» PROMPT A:
List the human traits that the text on the self says reside in "the shadow."
» PROMPT B:
Resume the text on the self after its last sentence.

» TEXT SEGMENT:
The private self: This is who you are behind closed doors. The private self identifies with feelings and relationships. The values that matter most include a happy marriage, satisfying sex life, children to love and be proud of, etc. On the downside are the private trails and miseries that come into every life. “I” is attached to the hopes and fears of everyday existence, which for some people means an existence of insecurity, anxiety, depression, and dashed hopes that seem inescapable.

 

The unconscious self: This is the self we do not know in waking life. It is governed by instincts and drives that most of us don’t want to bring to light. At its most menacing, the unconscious self has been called “the shadow,” where the worst human traits of anger, violence, envy, revenge, and deep-seated existential fear reside. “I’ can be attached to two different projects: keeping the dark side of the unconscious self hidden or converting it to the light. Artists, musicians, and poets do the latter. They approach the unconscious self not as a fearful domain but as a source of creativity waiting to be born.

 

On any given day, that the one thing we cannot live without—a self—is shifting and unreliable. We may not be aware of it, but we are constantly changing our loyalties. The external self claims us at work or enjoying ourselves at a party or buying a new house. The private self claims us in matters of the heart, in moments of depression and anxiety, and in our family life. The unconscious self does whatever it wants to, and hard as we try to keep it at bay, everyone knows the experience of sexual appetite, raging fury, and nightmares—perhaps nightmares are our purest encounters with the dark side of the unconscious.

 

The world’s wisdom traditions have seen through the illusion of a stable, reliable, realistic “I” and unmasked it as a grossly imperfect guide through life. In its place we need to identify with what is often referred to as a higher self, which is independent of the random forces, inner and outer, that distort reality.

 

The higher self is the self that aspires to rise above everyday conflicts and confusion. Experience tells us that the other versions of the self—the outward, private, and unconscious self—are constantly in conflict. This is why civilization is so discontented, to use Freud’s term. Eruptions from the unconscious bring war, crime, and violence. Private misery overshadows public success. The arts point to immense possibilities for creativity, but too few people are able to take advantage of them. In the world’s wisdom traditions, the struggle between so many conflicts can’t be won at the level of struggle. “I” must surrender every claim of the ego, whether public or private, to seek a higher state of consciousness.

» MATERIAL PROVIDED:

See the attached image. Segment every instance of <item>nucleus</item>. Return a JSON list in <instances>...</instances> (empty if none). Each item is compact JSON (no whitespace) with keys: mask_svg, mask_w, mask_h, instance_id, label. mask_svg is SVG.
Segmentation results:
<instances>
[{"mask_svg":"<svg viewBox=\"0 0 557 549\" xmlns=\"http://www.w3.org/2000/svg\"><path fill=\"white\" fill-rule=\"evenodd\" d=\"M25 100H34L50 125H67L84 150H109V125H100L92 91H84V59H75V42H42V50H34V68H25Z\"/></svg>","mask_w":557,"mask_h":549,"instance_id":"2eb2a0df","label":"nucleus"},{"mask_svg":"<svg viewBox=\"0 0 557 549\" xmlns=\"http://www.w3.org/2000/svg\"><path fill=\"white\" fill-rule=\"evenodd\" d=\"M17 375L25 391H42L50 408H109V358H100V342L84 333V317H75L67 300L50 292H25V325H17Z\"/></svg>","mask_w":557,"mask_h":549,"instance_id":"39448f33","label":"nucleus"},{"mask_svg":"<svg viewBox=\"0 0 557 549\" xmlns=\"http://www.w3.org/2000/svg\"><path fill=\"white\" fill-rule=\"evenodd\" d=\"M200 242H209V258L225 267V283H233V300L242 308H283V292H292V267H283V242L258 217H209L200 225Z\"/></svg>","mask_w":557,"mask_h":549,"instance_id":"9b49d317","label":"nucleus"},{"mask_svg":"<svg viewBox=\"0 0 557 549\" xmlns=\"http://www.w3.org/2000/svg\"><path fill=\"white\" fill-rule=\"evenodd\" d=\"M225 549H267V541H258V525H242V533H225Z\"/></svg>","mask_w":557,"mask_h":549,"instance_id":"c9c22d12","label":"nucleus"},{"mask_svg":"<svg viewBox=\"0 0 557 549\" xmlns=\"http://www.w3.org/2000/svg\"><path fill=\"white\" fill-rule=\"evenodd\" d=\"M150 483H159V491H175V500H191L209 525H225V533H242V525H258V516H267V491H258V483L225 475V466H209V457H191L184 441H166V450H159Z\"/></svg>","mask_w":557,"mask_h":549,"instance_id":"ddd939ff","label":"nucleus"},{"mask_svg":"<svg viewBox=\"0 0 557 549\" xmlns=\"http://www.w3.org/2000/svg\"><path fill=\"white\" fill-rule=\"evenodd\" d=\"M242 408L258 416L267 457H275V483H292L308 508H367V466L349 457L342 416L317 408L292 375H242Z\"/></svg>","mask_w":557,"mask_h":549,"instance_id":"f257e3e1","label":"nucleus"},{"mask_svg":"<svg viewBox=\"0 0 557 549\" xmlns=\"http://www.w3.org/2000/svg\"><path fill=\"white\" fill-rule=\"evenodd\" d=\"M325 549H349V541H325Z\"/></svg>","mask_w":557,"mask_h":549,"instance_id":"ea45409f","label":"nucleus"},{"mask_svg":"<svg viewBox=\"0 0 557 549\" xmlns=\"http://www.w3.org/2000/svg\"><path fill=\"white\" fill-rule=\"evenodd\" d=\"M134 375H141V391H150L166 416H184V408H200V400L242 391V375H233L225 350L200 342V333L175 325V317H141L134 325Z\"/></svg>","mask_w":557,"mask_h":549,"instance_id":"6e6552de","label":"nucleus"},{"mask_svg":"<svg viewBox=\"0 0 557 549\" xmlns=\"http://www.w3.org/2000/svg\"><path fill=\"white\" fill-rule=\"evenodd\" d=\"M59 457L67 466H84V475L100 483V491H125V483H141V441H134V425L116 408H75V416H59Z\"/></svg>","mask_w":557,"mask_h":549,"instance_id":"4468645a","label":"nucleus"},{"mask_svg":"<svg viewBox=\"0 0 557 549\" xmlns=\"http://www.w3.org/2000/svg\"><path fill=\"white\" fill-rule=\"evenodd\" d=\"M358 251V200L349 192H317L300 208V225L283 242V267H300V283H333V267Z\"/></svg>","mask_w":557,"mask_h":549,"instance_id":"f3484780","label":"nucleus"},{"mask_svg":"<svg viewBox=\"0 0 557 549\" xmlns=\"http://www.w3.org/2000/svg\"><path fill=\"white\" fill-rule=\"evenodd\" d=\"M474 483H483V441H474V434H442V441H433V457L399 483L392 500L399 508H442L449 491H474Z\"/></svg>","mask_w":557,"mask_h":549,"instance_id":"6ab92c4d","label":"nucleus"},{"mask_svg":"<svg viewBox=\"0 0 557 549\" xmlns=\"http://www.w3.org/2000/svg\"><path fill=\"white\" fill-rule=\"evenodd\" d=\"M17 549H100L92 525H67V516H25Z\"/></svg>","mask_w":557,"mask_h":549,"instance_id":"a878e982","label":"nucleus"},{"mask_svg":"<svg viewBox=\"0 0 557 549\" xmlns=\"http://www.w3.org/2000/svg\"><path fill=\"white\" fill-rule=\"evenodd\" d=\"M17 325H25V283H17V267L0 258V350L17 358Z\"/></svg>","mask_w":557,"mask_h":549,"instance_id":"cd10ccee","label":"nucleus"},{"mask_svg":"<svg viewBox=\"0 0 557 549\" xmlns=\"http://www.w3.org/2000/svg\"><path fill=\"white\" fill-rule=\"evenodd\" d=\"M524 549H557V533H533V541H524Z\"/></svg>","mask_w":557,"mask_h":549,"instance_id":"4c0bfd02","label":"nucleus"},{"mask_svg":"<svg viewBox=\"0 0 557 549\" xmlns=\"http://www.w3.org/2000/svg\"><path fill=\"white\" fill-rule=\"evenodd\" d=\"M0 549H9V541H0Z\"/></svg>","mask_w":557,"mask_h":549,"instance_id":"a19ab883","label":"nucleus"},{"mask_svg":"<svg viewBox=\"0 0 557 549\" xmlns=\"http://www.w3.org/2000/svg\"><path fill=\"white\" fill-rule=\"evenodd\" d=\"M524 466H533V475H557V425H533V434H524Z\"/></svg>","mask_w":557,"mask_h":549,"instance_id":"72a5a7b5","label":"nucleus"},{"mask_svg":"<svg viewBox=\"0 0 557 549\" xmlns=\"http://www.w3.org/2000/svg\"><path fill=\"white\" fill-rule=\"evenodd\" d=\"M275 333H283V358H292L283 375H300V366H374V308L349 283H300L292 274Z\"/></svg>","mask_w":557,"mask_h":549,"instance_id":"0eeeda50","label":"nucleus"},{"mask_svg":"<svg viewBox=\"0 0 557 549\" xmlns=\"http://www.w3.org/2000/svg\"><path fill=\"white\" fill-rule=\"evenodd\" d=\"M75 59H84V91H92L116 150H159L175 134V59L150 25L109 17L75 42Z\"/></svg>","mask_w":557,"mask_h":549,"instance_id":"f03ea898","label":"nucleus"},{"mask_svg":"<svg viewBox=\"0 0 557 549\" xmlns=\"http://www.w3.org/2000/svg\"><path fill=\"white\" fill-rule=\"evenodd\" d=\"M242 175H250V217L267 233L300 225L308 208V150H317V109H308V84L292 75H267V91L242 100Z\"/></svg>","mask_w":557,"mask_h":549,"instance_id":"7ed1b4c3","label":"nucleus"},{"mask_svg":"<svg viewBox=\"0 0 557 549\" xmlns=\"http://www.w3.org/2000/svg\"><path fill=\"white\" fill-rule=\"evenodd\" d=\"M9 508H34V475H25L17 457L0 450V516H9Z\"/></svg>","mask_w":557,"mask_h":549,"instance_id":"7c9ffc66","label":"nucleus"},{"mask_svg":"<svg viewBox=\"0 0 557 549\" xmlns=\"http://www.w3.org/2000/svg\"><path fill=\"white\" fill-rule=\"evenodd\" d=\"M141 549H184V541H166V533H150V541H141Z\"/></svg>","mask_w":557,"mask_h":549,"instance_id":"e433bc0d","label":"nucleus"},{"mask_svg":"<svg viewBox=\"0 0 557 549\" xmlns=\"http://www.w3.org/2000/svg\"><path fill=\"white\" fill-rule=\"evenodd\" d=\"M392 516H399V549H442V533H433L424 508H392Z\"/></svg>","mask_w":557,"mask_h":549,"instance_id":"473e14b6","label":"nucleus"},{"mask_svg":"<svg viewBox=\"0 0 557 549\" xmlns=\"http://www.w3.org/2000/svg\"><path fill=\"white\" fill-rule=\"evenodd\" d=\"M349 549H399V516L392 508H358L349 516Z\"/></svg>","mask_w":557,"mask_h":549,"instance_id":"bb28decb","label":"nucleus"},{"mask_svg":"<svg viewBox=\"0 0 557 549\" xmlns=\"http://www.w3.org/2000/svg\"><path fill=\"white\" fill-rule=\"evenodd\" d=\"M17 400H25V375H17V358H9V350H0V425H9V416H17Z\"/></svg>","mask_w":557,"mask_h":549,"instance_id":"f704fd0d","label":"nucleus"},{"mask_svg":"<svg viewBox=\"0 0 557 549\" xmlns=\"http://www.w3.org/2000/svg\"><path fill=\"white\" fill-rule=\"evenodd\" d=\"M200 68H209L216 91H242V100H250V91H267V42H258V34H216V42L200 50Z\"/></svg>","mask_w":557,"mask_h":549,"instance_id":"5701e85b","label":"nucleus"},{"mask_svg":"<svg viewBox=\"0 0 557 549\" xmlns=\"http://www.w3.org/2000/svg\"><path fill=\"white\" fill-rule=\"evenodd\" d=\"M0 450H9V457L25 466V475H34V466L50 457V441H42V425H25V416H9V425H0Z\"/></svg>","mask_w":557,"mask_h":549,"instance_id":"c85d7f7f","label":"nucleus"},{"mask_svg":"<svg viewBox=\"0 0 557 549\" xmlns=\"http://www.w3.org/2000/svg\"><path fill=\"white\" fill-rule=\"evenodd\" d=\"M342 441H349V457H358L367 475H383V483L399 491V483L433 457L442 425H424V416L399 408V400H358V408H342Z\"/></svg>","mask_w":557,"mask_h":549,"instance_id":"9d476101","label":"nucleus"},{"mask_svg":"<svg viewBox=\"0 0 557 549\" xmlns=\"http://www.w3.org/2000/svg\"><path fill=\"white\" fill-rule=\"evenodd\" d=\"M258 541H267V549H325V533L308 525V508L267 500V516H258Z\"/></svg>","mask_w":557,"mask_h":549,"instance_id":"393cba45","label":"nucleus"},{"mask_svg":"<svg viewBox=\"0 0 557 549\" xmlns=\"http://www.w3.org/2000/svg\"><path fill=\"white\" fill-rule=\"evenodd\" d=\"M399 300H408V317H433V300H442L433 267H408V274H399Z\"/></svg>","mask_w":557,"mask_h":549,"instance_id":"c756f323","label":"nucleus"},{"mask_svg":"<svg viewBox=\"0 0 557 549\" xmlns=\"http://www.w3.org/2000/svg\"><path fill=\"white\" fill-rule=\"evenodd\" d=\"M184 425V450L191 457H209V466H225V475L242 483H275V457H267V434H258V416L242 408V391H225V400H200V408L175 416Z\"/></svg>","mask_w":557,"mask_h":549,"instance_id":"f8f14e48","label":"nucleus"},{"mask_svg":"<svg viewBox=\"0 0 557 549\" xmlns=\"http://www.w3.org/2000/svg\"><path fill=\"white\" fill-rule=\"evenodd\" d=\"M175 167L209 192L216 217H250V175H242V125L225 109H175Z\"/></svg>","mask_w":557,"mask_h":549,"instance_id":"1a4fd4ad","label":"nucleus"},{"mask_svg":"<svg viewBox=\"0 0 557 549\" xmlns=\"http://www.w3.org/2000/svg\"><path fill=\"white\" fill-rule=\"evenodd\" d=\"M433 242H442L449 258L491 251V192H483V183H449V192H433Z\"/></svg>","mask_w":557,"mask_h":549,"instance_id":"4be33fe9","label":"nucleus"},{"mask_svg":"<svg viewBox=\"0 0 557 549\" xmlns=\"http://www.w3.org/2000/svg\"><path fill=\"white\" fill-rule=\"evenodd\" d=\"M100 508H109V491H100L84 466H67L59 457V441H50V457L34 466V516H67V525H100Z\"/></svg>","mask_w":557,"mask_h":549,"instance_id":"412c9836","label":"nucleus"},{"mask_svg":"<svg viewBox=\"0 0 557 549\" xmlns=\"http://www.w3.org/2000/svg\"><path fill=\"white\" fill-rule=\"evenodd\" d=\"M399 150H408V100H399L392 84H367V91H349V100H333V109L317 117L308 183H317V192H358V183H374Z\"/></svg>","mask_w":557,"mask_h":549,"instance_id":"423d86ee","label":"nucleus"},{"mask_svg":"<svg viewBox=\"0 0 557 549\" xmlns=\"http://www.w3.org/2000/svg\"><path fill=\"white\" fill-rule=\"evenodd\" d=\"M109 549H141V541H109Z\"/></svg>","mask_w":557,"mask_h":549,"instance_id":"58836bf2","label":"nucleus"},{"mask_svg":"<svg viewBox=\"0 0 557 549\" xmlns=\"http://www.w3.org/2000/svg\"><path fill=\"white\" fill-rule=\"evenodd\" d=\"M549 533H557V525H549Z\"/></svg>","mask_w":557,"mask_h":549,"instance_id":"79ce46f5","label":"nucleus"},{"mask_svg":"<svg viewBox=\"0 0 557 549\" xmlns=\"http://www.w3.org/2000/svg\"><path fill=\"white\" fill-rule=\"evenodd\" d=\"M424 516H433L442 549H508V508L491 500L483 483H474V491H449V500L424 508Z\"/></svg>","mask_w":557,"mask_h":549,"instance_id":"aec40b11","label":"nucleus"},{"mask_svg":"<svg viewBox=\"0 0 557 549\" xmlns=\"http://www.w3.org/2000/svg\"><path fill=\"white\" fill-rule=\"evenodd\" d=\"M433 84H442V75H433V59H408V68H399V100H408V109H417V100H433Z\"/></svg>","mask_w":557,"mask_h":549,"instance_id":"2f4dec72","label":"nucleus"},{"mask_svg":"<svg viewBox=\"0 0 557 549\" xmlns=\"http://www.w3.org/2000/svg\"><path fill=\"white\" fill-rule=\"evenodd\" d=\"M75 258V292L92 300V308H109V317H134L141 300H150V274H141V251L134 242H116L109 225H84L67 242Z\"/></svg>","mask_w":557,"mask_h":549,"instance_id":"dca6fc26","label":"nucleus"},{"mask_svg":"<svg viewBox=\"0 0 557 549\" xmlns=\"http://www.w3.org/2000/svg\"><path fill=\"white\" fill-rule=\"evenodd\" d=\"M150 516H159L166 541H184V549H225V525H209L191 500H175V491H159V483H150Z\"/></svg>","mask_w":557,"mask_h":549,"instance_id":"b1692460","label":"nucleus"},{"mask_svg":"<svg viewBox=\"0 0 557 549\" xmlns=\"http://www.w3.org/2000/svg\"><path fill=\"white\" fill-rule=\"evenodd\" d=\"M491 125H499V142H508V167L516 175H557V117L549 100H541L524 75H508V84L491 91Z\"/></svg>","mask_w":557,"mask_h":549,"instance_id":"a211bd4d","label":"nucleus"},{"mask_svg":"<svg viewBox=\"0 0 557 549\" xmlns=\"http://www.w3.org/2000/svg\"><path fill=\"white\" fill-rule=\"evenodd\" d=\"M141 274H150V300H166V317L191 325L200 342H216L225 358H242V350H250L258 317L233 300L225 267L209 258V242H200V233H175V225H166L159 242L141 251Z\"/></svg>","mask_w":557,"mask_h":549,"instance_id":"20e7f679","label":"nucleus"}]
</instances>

» EXERCISE OUTPUT A:
anger, violence, envy, revenge, deep-seated existential fear

» EXERCISE OUTPUT B:
 

 

For most people, this analysis leads to an untenable conclusion, because it seems inconceivable to give up the everyday “I” for a higher self that may be simply a fantasy, a product of mysticism, a religious tenet, or simply wishful thinking. Standing against this doubt and skepticism are centuries of descriptions from seekers, safes, saints, and spiritual teachers who validate that the higher self, far from being alien, is the core or true self, the source of consciousness. The choice to encounter your higher self is always open. At the very least, we need to be clear about the present situation. The “I” we take for granted is deeply flawed, and therefore we don’t really know who we are.

 

 

Deepak Chopra MD, FACP, founder of The Chopra Foundation and co-founder of The Chopra Center for Wellbeing, is a world-renowned pioneer in integrative medicine and personal transformation, and is Board Certified in Internal Medicine, Endocrinology and Metabolism. He is a Fellow of the American College of Physicians, Clinical Professor UCSD Medical School, researcher, Neurology and Psychiatry at Massachusetts General Hospital (MGH), and a member of the American Association of Clinical Endocrinologists. The World Post and The Huffington Post global internet survey ranked Chopra #17 influential thinker in the world and #1 in Medicine. Chopra is the author of more than 85 books translated into over 43 languages, including numerous New York Times bestsellers. His latest books are You Are the Universe co-authored with Menas Kafatos, PhD, and Quantum Healing (Revised and Updated): Exploring the Frontiers of Mind/Body Medicine. discoveringyourcosmicself.com

Have Human Beings Stopped Evolving?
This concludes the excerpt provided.